Eastwood stesso è a piena conoscenza di quanto sentirsi cucita addosso una narrazione che non corrisponde alla propria identità possa innescare una forma di acuta agorafobia: del resto, ha dovuto lesinare non poche energie per defilarsi dalla profilatura di attore di scarso spessore onde acquistare un consistente bagaglio di credibilità nelle vesti autore cinematografico. Persino politicamente la narrazione che lo riguarda è sempre stata poco aderente alla sua reale complessità.

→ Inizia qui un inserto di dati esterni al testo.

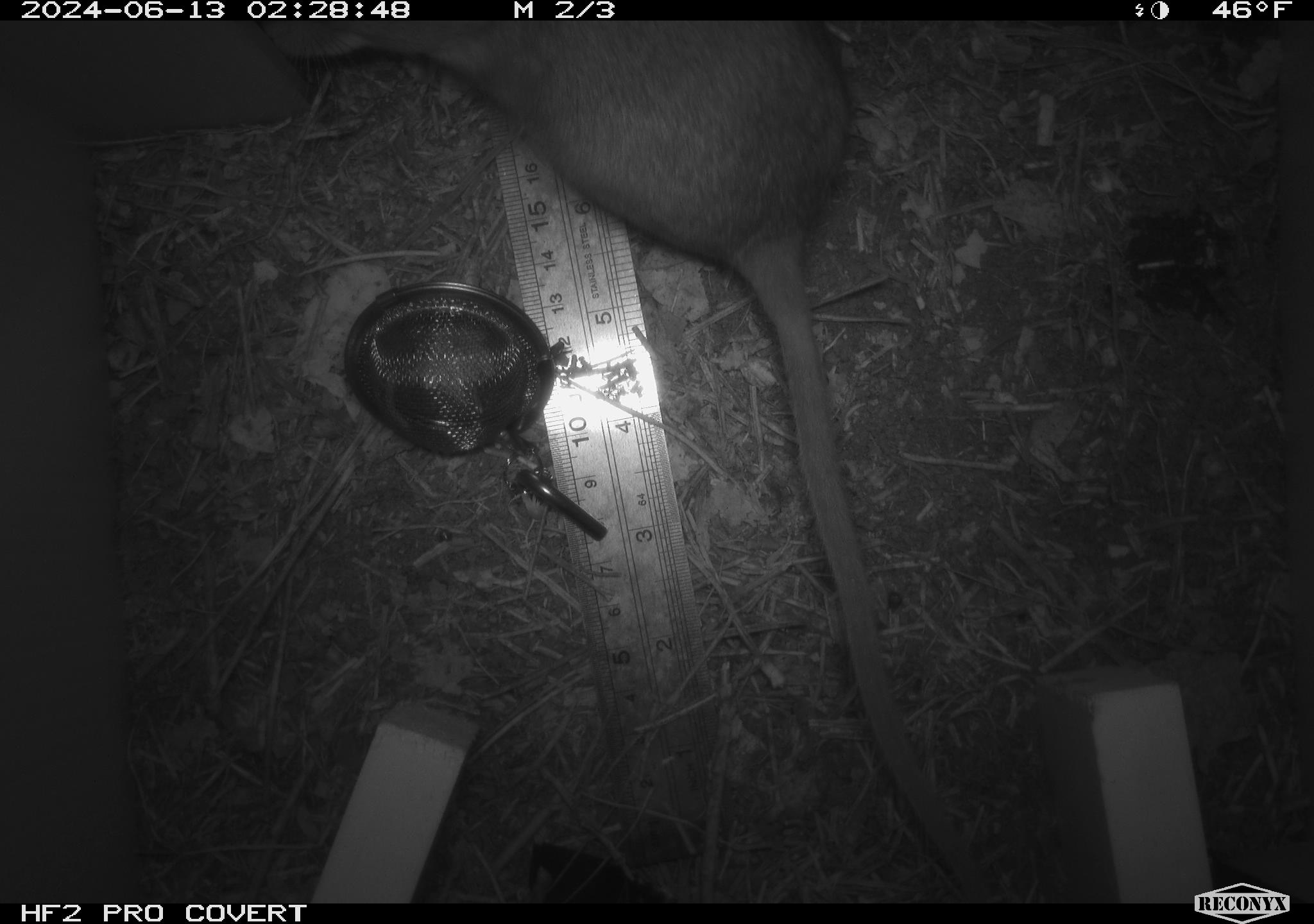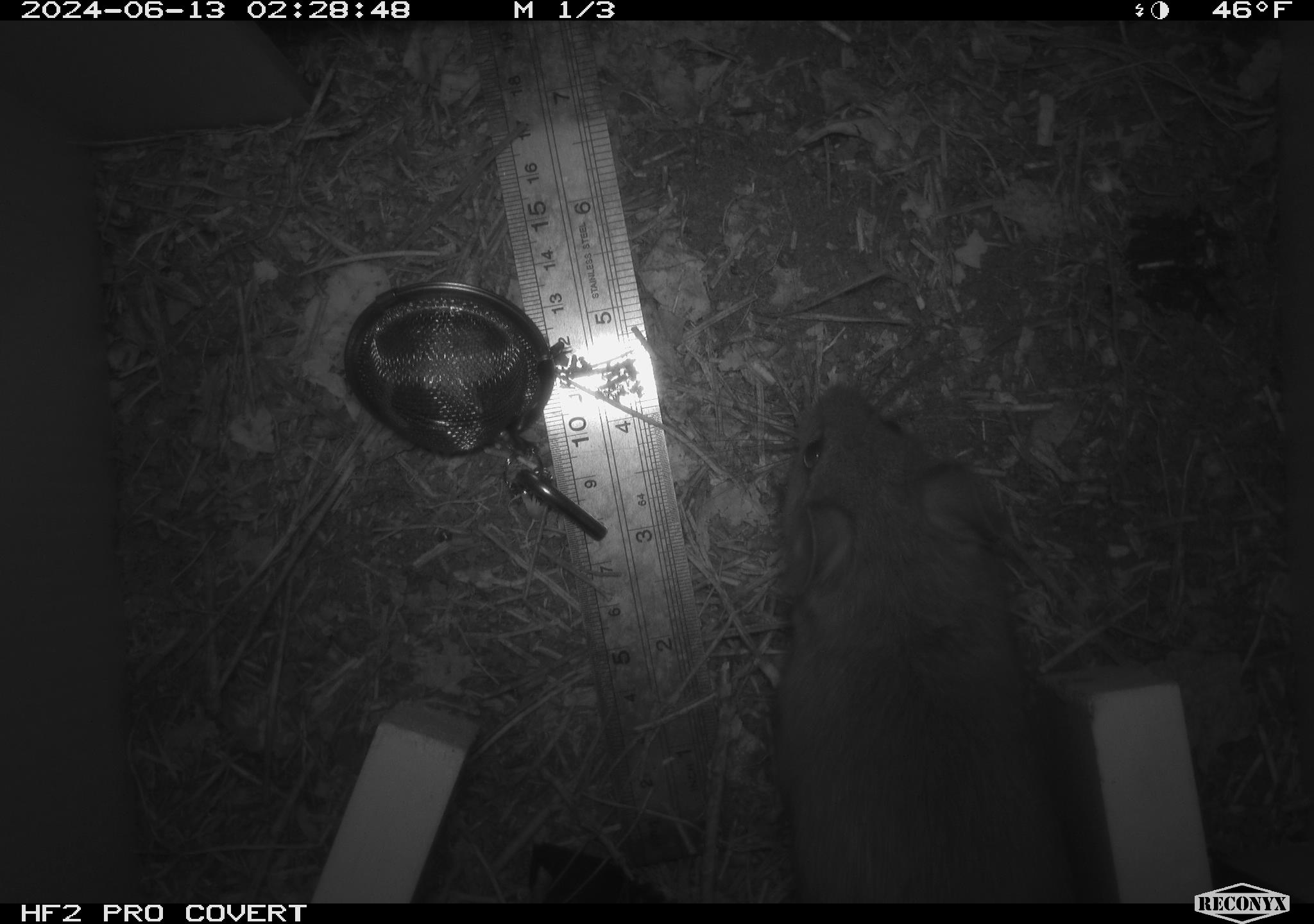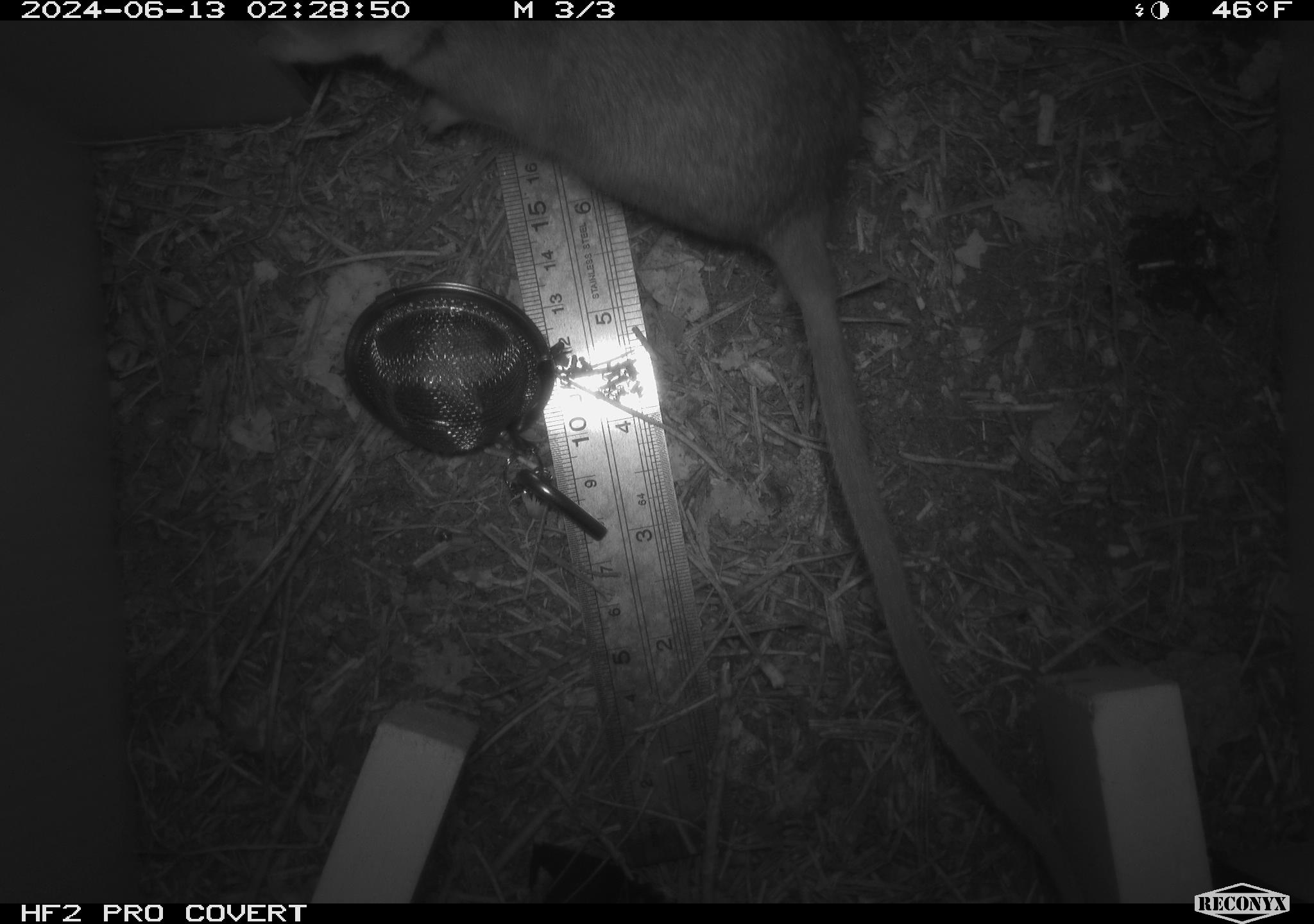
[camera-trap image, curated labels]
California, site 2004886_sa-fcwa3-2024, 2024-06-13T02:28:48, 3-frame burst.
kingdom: Animalia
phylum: Chordata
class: Mammalia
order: Rodentia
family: Cricetidae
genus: Neotoma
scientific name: Neotoma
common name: pack rat or woodrat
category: neotoma species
Neotoma species (pack rat or woodrat) (Neotoma).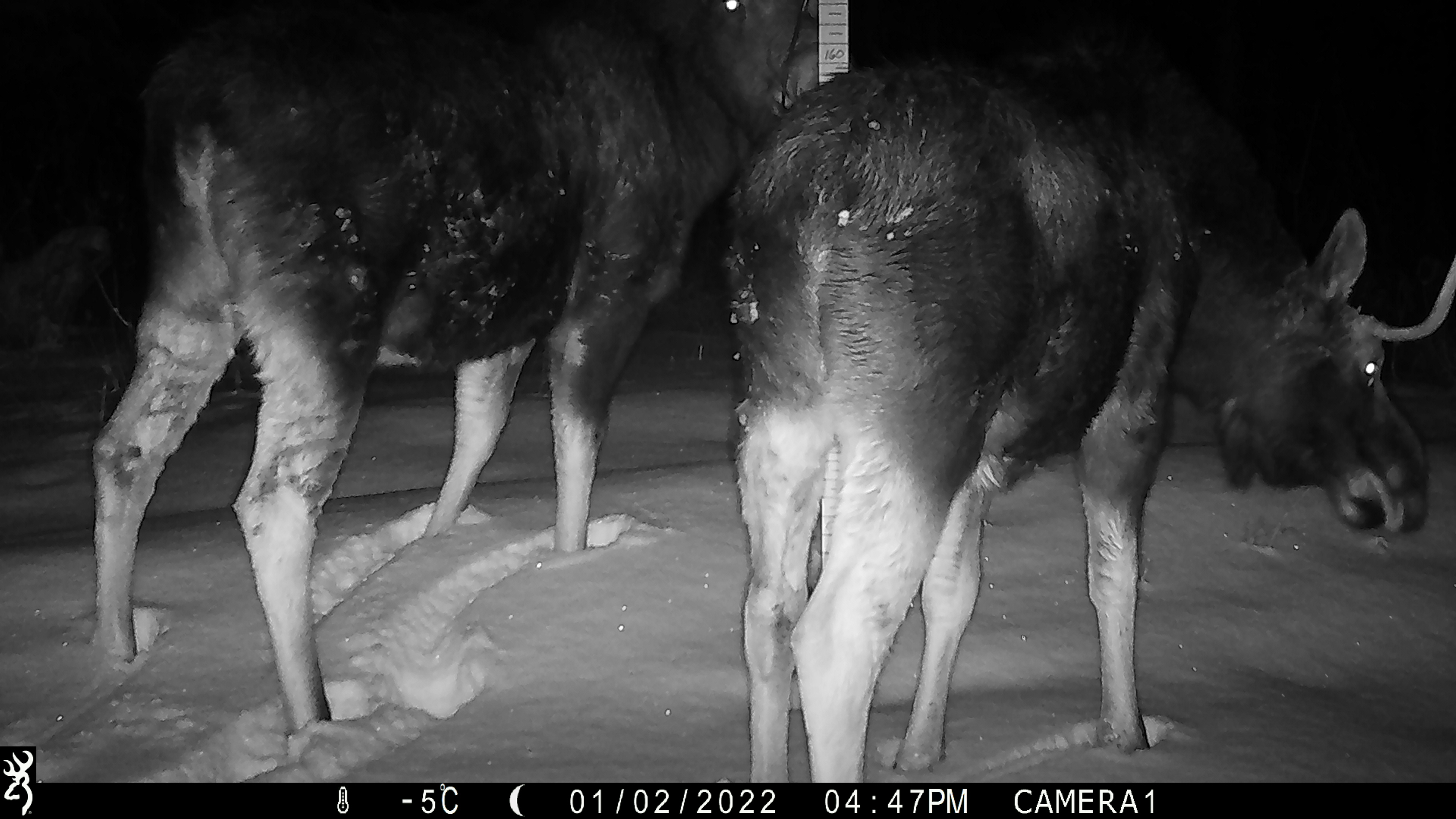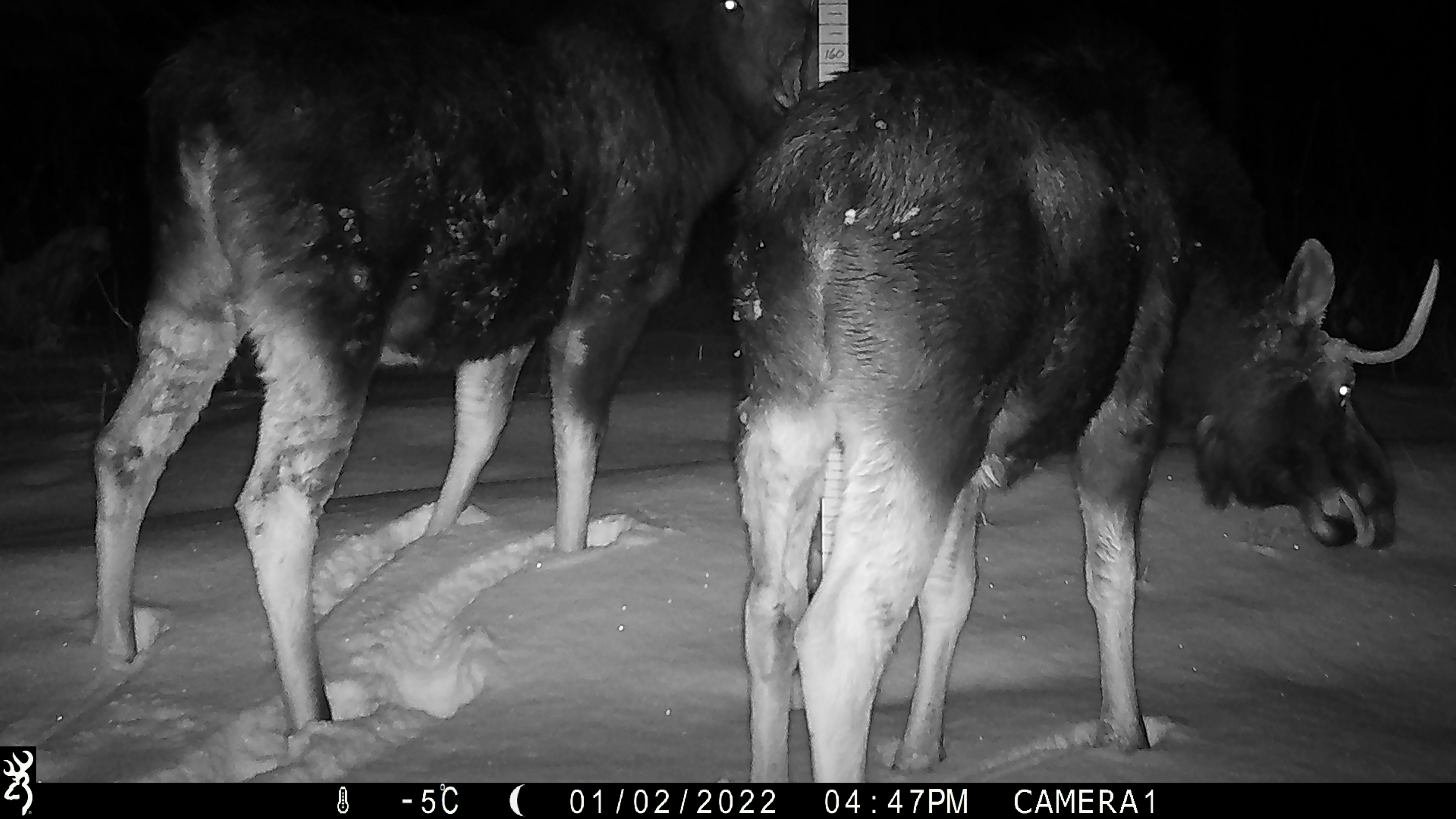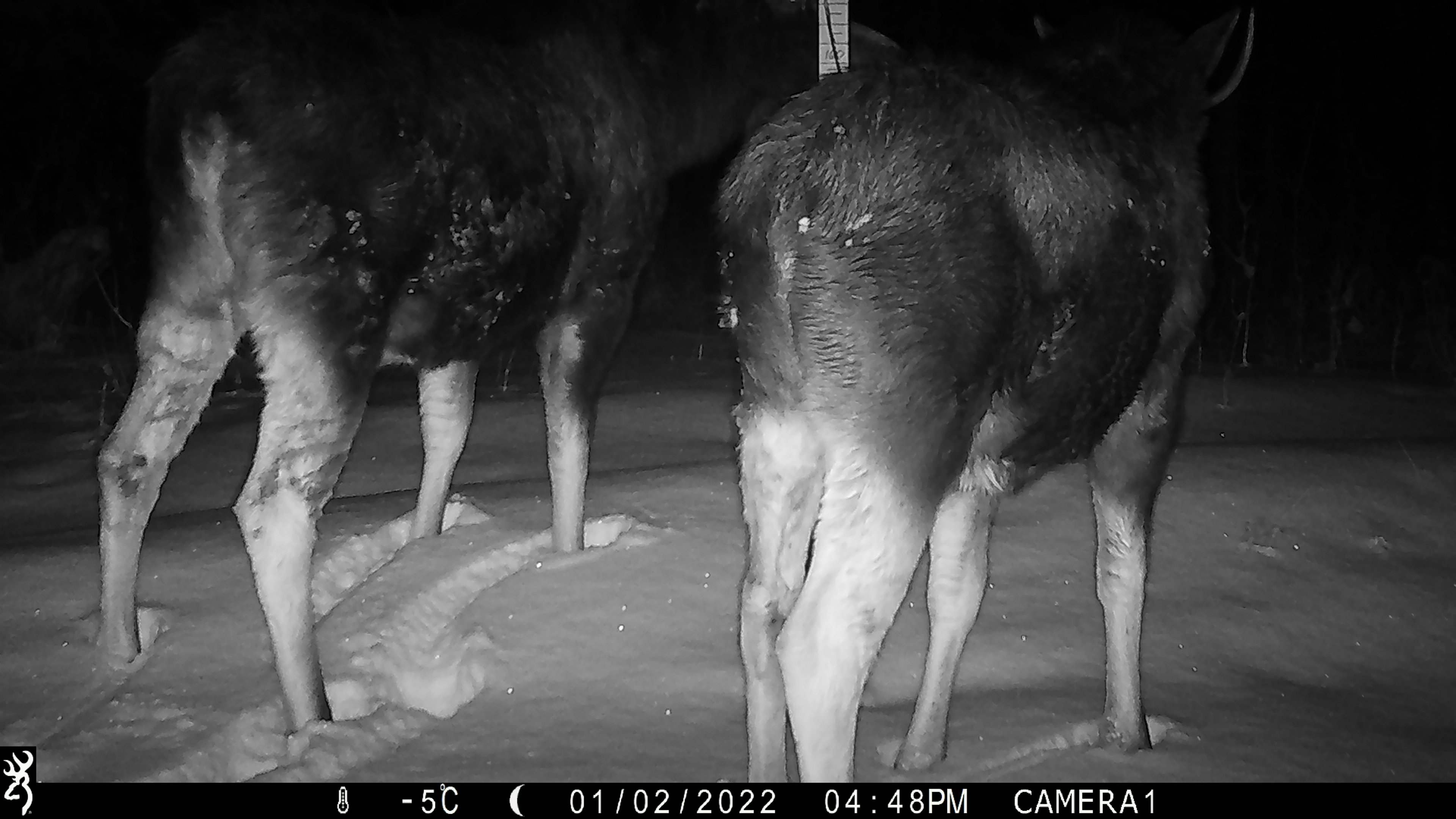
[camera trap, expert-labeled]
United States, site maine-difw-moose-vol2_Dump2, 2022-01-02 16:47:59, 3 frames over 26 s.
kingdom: Animalia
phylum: Chordata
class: Mammalia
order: Artiodactyla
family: Cervidae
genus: Alces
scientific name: Alces alces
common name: moose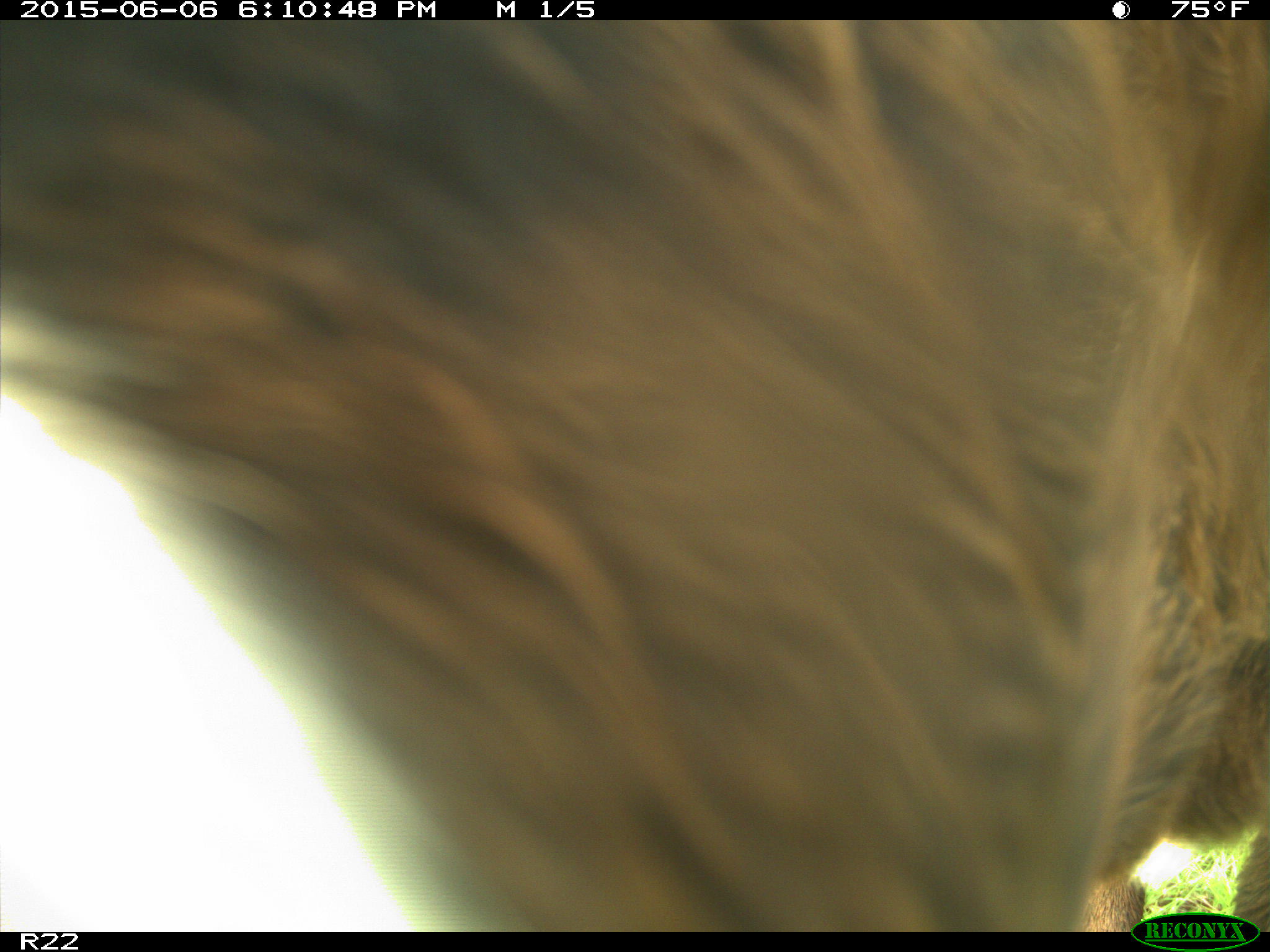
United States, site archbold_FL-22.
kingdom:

‘Richard Jewell’ è una parabola su come i centri di potere – qui i mass media e l’FBI – procedano stolidamente ad attribuire etichette e distribuire ruoli, indipendentemente da quanto rispecchino la vera natura delle persone. Ed è proprio la verità che risiede in Richard Jewell, il vero “core” di questa vicenda.
Eastwood effetta una scelta molto coraggiosa, tale da poter essere forse fraintesa da quella porzione di pubblico che allo stato attuale lo inquadra ancora come un reazionario: ripone infatti la questione in un immaginario cinematografico interpretabile in via diretta attraverso l’estrinsecazione seria ma non seriosa delle pedine che lui dissemina sul proprio personale scacchiere narrativo.
Nello specifico, Jon Hamm è un ispettore dell’FBI versione anni ’40, mentre Olivia Wilde veste i panni di una giornalista d’assalto. Clint addita in maniera pervicace il modo in cui la gente ricerca sollievo in un narrato asettico e ben formalizzato, dal quale strumentalmente, per probabile spirito di autoconservazione della coscienza espungono le rifrangenze dell’umano essere.
Pure l’avvocato del film, Watson Bryant, è il classico prototipo cinematografico del cane sciolto, autonomo in ogni sua decisione, affiancato da una donna vera che lo ama sul serio. Uno che legge Larry McMurtry e “crede a ciò che crede”, non a ciò che gli viene sussurrato in maniera blanda e poco convincente.
È lui l’alter ego di Eastwood, mentre il protagonista che dà il titolo al film è solo una cartina di tornasole per raccontare un mondo in cui l’oscurità sta sempre dietro l’angolo: non a caso sono innumerevoli le scene in cui l’oscurità lambisce i margini dell’inquadratura, pronta ad inghiottire ciò che è flebilmente illuminato al centro.
In questa pellicola, un Eastwood in formato “Repubblicano” tende ad avvisarci conto il rischio di tramutare il pianeta in uno stato di polizia, oltre che contro la non amena possibilità di “diventare uno stronzo se ti danno il ruolo del tutore dell’ordine“. Finendo per intensificare all’estremo la schematizzazione tipica delle sue sceneggiature, tramite una sapiente e sapida miscellanea di tecniche di ripresa.
Scopo del mito Clint è, palesemente, quello di porre l’accento su un’epoca strana, quale quella contemporanea. Un mondo dove le libertà individuali appaiono solo presunte, laddove la verità spesso va a confondersi con la libera interpretazione indotta dalle versioni di comodo. Fino al rischio di uscirne malconcia o, nel peggiore dei casi, addirittura sovrastata in maniera irreversibile.
E non è un rischio da poco, cari i miei Richard Jewell.